Deep-sea viruses aren’t just dealers of disease; they’re crucial players in Earth’s nutrient cycles. In marine sediments, virus assassinations of single-celled life-forms called archaea play a much larger role in carbon and other chemical cycles than previously thought, new research suggests. For instance, those microbial murders release as much as 500 million metric tons of carbon annually worldwide, researchers report online October 12 in Science Advances.
Viruses are a major killer of bacteria and archaea in the deep sea, busting open infected cells like water balloons and spewing the cells’ innards. To find the relative number of massacred microbes, marine ecologist Roberto Danovaro of Polytechnic University of Marche in Ancona, Italy, and colleagues studied the spilled guts of the viruses’ victims.

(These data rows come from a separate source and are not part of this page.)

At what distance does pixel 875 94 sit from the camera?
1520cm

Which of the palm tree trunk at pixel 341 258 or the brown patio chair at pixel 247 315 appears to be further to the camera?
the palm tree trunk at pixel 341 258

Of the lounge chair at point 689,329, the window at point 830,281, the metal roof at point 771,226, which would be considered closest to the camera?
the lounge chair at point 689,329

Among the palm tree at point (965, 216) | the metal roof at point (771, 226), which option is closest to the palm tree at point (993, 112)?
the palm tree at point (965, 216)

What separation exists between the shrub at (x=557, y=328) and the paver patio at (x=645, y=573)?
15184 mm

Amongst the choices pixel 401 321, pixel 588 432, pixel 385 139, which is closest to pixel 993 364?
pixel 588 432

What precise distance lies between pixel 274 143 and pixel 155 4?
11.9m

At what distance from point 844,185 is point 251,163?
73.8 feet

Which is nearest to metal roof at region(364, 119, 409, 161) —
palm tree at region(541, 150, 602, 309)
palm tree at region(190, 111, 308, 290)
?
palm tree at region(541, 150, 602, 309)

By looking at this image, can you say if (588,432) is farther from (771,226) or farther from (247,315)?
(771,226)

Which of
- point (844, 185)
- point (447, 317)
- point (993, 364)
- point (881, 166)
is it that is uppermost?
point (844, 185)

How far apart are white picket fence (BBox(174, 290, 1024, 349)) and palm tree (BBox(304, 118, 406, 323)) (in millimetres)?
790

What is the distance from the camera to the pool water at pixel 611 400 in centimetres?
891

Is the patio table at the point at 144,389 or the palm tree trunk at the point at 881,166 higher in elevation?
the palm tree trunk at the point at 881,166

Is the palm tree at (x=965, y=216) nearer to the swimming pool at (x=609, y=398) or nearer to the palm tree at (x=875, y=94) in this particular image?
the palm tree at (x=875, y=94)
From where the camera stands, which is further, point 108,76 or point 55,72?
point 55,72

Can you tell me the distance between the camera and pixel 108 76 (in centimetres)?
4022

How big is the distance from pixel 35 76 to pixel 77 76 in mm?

Tallying the number of archaeal versus bacterial genes released from the carnage in more than 480 sediment samples, the researchers discovered that viruses kill archaea disproportionately more often than bacteria. Despite making up on average about 12 percent of the microbial population in the top 50 centimeters of sediment, archaea accounted for up to one-third of the total biomass killed by viruses, Danovaro and colleagues report. The researchers do not speculate on why archaea were such frequent targets. Those deaths were not in vain, though: Archaea corpses supply nutrients such as carbon that help sustain other life-forms.